| Text section |
Kevin Hillstrom: MineThatData: False Metrics

January 25, 2009

False Metrics

In our world, we've heard the phrase "Multichannel customers are the best customers" for about a dozen years.

This phrase is used by retail and catalog CEOs, by consultants, and especially by the vendor community. It is frequently used as the reason for implementing various marketing strategies, opening stores, or for purchasing software systems. It is sort of like telling somebody to buy an oven because really good food comes out of the oven --- not understanding all of the dynamics that go into making and baking good food.

The multichannel metric is an easy one to calculate. Folks will filter only the twelve month buyer file, and will query that file, summing past demand based on past physical channels (phone, web, stores) purchased from. Others calculate the metric in a "forward looking" way, measuring twelve-month future spend as a function of past channels.

Here's an example, using aggregated and dummied-up multichannel data.

1 Channel In The Past = $169 in the future.
2 Channels In The Past = $226 in the future.
3 Channels In The Past = $362 in the future.

So, we've proven the statement, right?

Well, there's another way to validate the information. We can build models --- Logistic Regression for the repurchase rate, Ordinary Least Squares for spend per repurchaser.

In this example, I built models using numerous variables for a traditional business that has three physical channels.

Square Root Of Months Since Last Purchase.
Purchases In The Past 12 Months.
Purchased 13+ Months Ago.
Average Order Value
Is Customer An E-Mail Subscriber? 1 = Yes, 0 = No.
Number Of Physical Channels Customer Purchased From.
Number Of Merchandise Divisions Purchased From.
Number Of Online Channels Purchased From (Paid Search, Affiliates, Natural Search, Blogs, Shopping Comparison Sites, Portal Advertising, etc.).
Square Root Of Catalogs Mailed In Subsequent Twelve Months.

Here's the Logistic Regression Coefficients And Wald Statistics

Constant = -2.386.
Orders Past 12 Months = 0.324, Wald Statistic = 2800.
Square Root Of Subsequent Catalogs Mailed = 0.293, Wald Statistic = 1800.
Orders 13+ Months Ago = 0.084, Wald Statistic = 1300.
Square Root Of Recency = -0.187, Wald Statistic = 720.
Number Of Merchandise Divisions Purchased From = 0.049, Wald Statistic = 200.
Number Of Web Advertising Channels Purchased From = -0.073, Wald Statistic = 100.
E-Mail Subscriber = 0.110, Wald Statistic = 65.
Physical Channels Purchased From = -0.070, Wald Statistic = 40.

And here's the Ordinary Least Squares Regression Coefficients, and T-Statistics.

Constant = -105.943
Average Order Value = 1.343, t = 87.
Number Of Twelve Month Orders = 73.483, t = 77.
Number Of 13+ Month Orders = 6.384, t = 25.
Number Of Web Advertising Channels Purchased From = -18.483, t = -15.
Square Root Of Subsequent Catalogs Mailed = 14.395, t = 13.
E-Mail Subscriber = 28.548, t = 8.

Now, the statisticians out there will start "nibbling on the cookie", trying to pick apart all of the problems they see with the modeling strategy and variable definition. Go ahead, pick away.

The CEO will want to understand the strategic implications of the model results. What did we learn?

| Data extract |
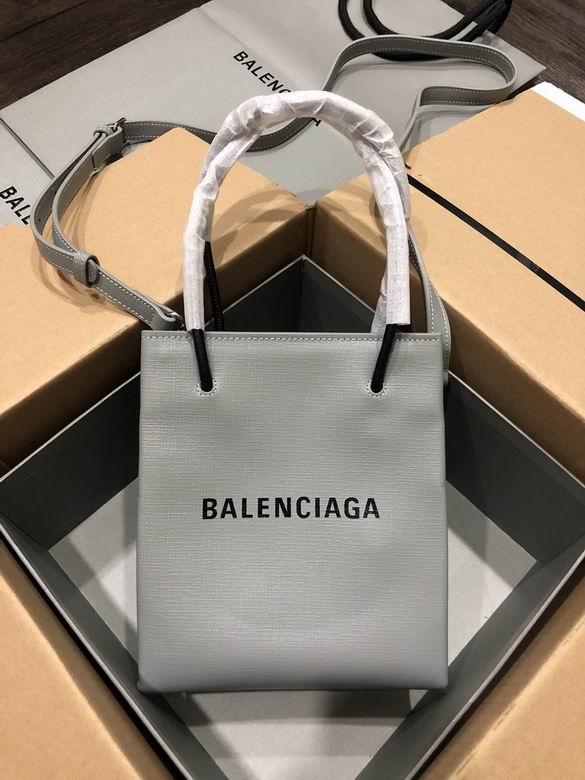 Balenciaga 19x8x21.5cm FY (1)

| Requirement 1 |
Based on the post on false metrics, decide whether each statement agrees with it, answering yes or no and quoting the deciding words: (a) The phrase "Multichannel customers are the best customers" has been heard for about a dozen years. (b) The models were built for a business with four physical channels. (c) Ordinary Least Squares was used to model the repurchase rate.
| Requirement 2 |
Echo the post on false metrics from "1 Channel In" up to and including "13+ Months Ago.".
The material is not needed for what follows.

| Response area 1 |
(a) Yes: "we've heard the phrase "Multichannel customers are the best customers" for about a dozen years."
(b) No: "a traditional business that has three physical channels."
(c) No: "Logistic Regression for the repurchase rate, Ordinary Least Squares for spend per repurchaser."

| Response area 2 |
1 Channel In The Past = $169 in the future.
2 Channels In The Past = $226 in the future.
3 Channels In The Past = $362 in the future.

So, we've proven the statement, right?

Well, there's another way to validate the information. We can build models --- Logistic Regression for the repurchase rate, Ordinary Least Squares for spend per repurchaser.

In this example, I built models using numerous variables for a traditional business that has three physical channels.

Square Root Of Months Since Last Purchase.
Purchases In The Past 12 Months.
Purchased 13+ Months Ago.